§ **Source**
Sunday, June 14, 2015

Lost ....

 I have come to this conclusion ...

To put it simply, I am lost. Not sure where to find "me" again. I am not the same since my hysterectomy 18 months ago and I am definitely not the same since my daddy passed 15 months ago. 

I'd love to feel "lighter" both mentally and physically. These will all take time. How much time, I have no idea. I will never "get over" the death of my father, but am looking forward to the day when it doesn't hurt so much. Not rushing time as it will happen when the time is right. 

The total hysterectomy has changed me in so many ways. There isn't a "formula" that one can use as to what happens to a woman after and how it affects people is completely different for everyone. I will say, I am over the hot flashes. Looking forward to those being done. The extra "love" I have in my frame will change. I have finally realized that it will take longer to do so. And that is OK. 

The focus right now is to have fun, not put so much pressure on myself, but keep moving, find me again, live in the moment and to continue spending time with those that I love and make life better.  I am also enjoying not being so "busy" anymore. Not sure why we all glorify the busy, but cramming 25 hours into a 24 hour day has lost its appeal. Enjoying my slower pace.

§ **Requests**
(1) List every word or phrase that the post about feeling lost sets off in quotation marks.
(2) Quote the post about feeling lost word for word, between "Sunday, June 14, 2015" and "time is right.", inclusive.

§ **Data excerpts**
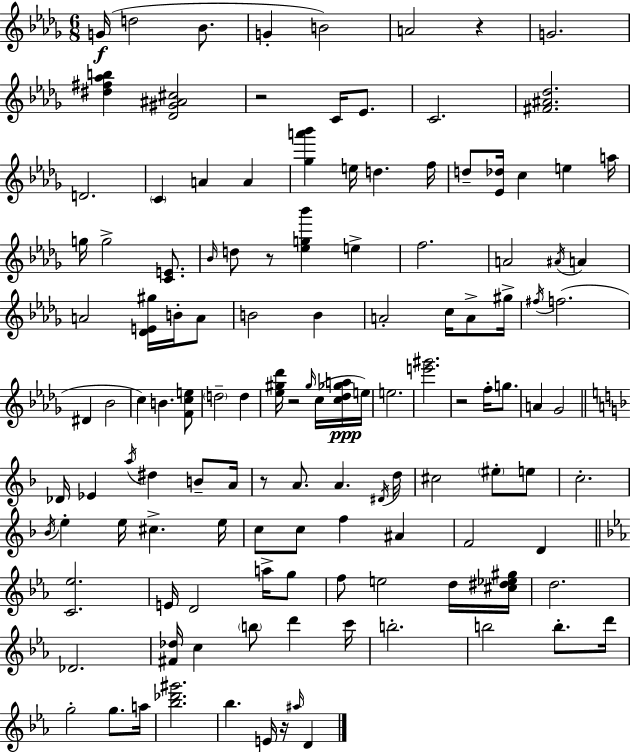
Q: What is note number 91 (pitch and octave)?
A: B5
...
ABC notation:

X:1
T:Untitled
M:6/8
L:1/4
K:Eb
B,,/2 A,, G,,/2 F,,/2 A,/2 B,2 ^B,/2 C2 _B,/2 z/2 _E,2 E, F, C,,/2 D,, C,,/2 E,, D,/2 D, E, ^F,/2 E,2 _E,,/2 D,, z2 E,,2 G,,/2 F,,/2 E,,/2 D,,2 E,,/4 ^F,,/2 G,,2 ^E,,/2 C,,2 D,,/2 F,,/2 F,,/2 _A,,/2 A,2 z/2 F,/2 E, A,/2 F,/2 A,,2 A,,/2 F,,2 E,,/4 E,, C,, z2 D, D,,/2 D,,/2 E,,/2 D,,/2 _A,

§ **Solutions in order**
(1)
me
lighter
get over
formula
love
busy

(2)
Sunday, June 14, 2015

Lost ....

 I have come to this conclusion ...

To put it simply, I am lost. Not sure where to find "me" again. I am not the same since my hysterectomy 18 months ago and I am definitely not the same since my daddy passed 15 months ago. 

I'd love to feel "lighter" both mentally and physically. These will all take time. How much time, I have no idea. I will never "get over" the death of my father, but am looking forward to the day when it doesn't hurt so much. Not rushing time as it will happen when the time is right.